Windows really should provide an API that treats path names as just bytes, without any of these stupid encoding stuff. Could probably have done that when they introduced UNC paths.
Ever since Windows 95 Long File Names for FAT, filenames have been 16-bit characters in their on-disk format. So passing "bytes" means that they need to become wide characters before the filesystem can act on them. And case-sensitivity is still applied, stupidly enough, using locale-specific rules. (Change your locale, and you change how case-insensitive filenames work!)
It is possible to request for a directory to contain case-sensitive files though, and the filesystem will respect that. And if you use the NT Native API, you have no restrictions on filenames, except for the Backslash character. You can even use filenames that Win32 doesn't allow (name with a ":", name with a null byte, file named "con" etc), and every Win32 program will break badly if it tries to access such a file.
It's also possible to use unpaired surrogate characters (D800-DFFF without the matching second part) in a filename. Now you have a file on the disk whose name can't be represented in UTF-8, but the filename is still sitting happily in the filesystem. So people invented "WTF-8" encoding to allow those characters to be represented.
> And case-sensitivity is still applied, stupidly enough, using locale-specific rules. (Change your locale, and you change how case-insensitive filenames work!)
AFAIK, it's even worse: it uses the rules for the locale which was in use when the filesystem was created (it's stored in the $UpCase table in NTFS, or its equivalent in EXFAT). So you could have different case-insensitive rules in a single system, if it has more than one partition and they were formatted with different locales.
IMO, case-insensitive filesystems are an abomination; the case-insensitivity should have been done in the user interface layer, not in the filesystem layer.
> IMO, case-insensitive filesystems are an abomination; the case-insensitivity should have been done in the user interface layer, not in the filesystem layer.
Implementing case-insensitivity in a file picker or something is OK, but doing that throughout your app's runtime is insane since you'd have to hook every file open and then list the directory, whereas in a file picker you're probably listing the directory anyways.

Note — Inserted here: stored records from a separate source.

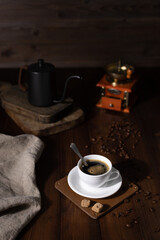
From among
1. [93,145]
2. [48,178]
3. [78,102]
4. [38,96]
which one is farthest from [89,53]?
[48,178]

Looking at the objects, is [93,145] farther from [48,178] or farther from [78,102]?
[78,102]

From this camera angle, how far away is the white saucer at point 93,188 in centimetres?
117

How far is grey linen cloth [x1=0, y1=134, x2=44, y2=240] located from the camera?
108cm

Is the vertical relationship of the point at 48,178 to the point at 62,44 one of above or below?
below

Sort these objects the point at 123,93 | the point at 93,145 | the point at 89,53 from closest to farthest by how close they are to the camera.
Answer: the point at 93,145, the point at 123,93, the point at 89,53

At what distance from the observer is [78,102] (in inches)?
75.2

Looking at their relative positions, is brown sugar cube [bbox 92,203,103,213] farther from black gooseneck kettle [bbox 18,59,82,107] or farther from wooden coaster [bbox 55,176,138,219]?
black gooseneck kettle [bbox 18,59,82,107]

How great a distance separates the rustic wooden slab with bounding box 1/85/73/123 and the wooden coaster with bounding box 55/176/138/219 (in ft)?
1.38

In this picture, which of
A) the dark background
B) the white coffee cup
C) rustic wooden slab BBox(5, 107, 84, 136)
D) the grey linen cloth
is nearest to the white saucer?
the white coffee cup

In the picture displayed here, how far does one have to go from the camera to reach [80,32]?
7.79ft

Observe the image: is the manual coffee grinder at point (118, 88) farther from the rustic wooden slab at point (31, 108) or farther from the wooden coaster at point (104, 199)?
the wooden coaster at point (104, 199)

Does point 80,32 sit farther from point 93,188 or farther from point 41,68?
point 93,188

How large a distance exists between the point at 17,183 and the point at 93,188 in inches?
11.5

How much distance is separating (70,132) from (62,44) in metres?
1.00
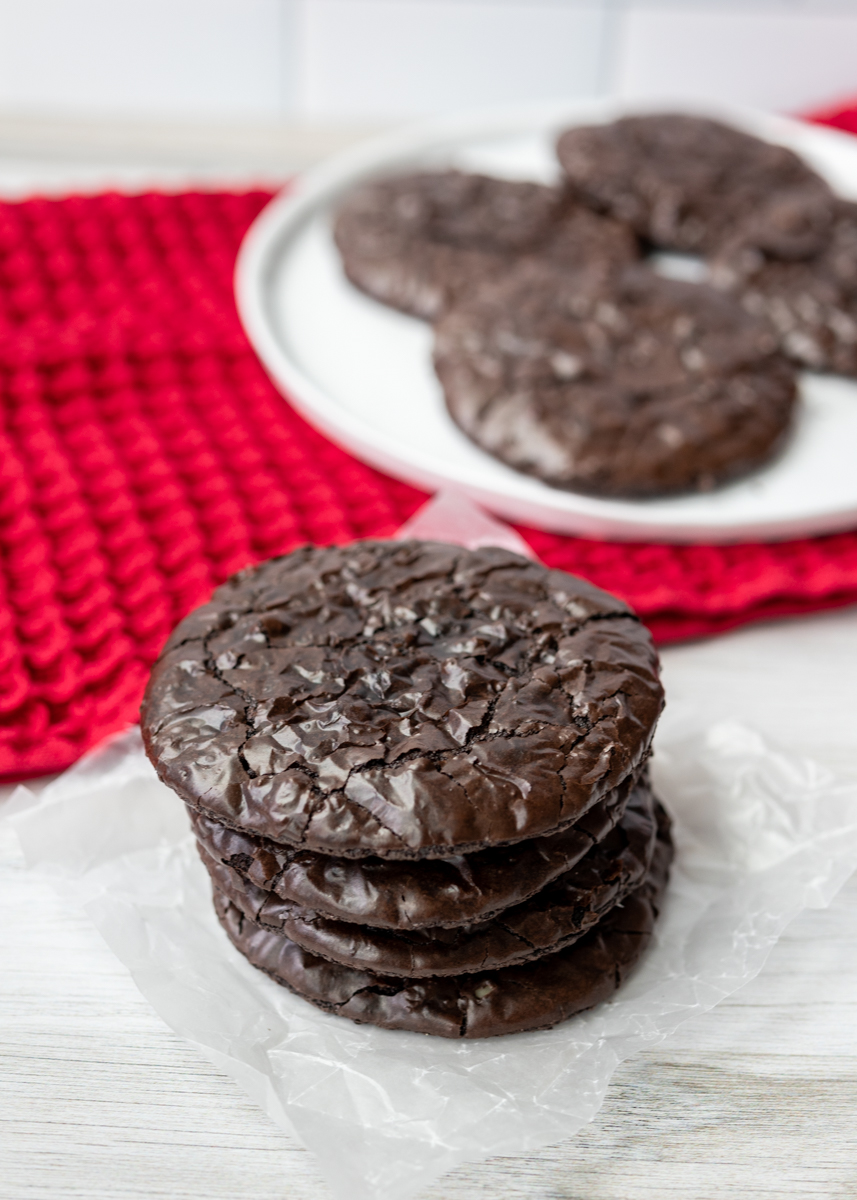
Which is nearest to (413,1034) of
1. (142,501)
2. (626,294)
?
(142,501)

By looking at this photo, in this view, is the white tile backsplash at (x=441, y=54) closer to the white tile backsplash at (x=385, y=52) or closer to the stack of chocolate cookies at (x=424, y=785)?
the white tile backsplash at (x=385, y=52)

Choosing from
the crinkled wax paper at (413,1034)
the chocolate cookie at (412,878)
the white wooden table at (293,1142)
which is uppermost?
the chocolate cookie at (412,878)

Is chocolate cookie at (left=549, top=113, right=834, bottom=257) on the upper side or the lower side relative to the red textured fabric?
upper

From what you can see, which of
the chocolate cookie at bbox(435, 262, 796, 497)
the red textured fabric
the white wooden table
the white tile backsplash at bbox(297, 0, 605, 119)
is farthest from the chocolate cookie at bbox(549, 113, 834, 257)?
the white wooden table

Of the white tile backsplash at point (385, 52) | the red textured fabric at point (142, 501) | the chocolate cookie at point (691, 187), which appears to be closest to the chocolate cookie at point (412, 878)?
the red textured fabric at point (142, 501)

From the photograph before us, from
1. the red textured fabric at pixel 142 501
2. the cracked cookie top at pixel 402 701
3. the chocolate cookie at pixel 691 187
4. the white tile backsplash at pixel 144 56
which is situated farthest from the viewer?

Did not know about $UpCase, the only part I knew was that the FAT16/32 driver from Microsoft (Which has the source code officially released, it's used as an example for how to implement a filesystem on Windows NT) uses locale-specific case-sensitivity tests.
You're right, in the case of FAT16/FAT32 it AFAIK has to use the current system locale, since unlike EXFAT or NTFS there isn't a place in the filesystem to store that locale table.
"\\?\" is strange, because it looks just like a UNC path. But it actually isn't. It's actually a way for Win32 programs to request a path in the NT Object Namespace.
What's the NT Object Namespace? You can use "WinObj" from SysInternals to see it.
The NT Object Namespace uses its own special paths called NT-Native paths. A file might be "C:\hello.txt" as a Win32 path, but as an NT-Native path, it's "\??\C:\hello.txt". "\??\" isn't a prefix, or a escape or anything like that. It's a real directory sitting in the NT Object Namespace named "\??", and it's holding symbolic links to all your drive letters. For instance, on my system, "\??\C:" is a symbolic link that points to "\Device\HarddiskVolume4".
Just like Linux has the "/dev/" directory that holds devices, the NT Object Namespace has a directory named "\Device\" that holds all the devices. You can perform File IO (open files, memory map, device IO control) on these devices, just like on Linux.
"\??\" in addition to your drive letters, also happens to have a symbolic link named "GLOBALROOT" that points back to the NT-Native path "\".
Anyway, back to "\\?\". This is a special prefix that when Win32 sees it, it causes the path to be parsed differently. Many of the checks are removed, and the path is rewritten as an NT-Native path that begins with "\??\". You can even use the Win32 Path "\\?\GLOBALROOT\Device\HarddiskVolume4\" (at least on my PC) as another way to get to your C:\ drive. *Windows Explorer and File Dialogs forbid this style of path.* But 7-Zip File Manager allows it! And regular programs will accept a filename as a command line argument in that format.
Another noteworthy path in "\??\" is "\??\UNC\". It's a symbolic link to "\Device\Mup". From there, you can add on the hostname/IP address, and share name, and access a network share. So in addition to the classic UNC path "\\hostname\sharename", you can also access the share with "\\?\UNC\hostname\sharename" or "\\?\GLOBALROOT\Device\Mup\hostname\sharename".
On Unix the reason for this is that the kernel has no idea what codeset you're using for your strings in user-land, so filesystem-related system calls have to limit themselves to treating just a few ASCII codepoints as such (mainly NUL, `/`, and `.`).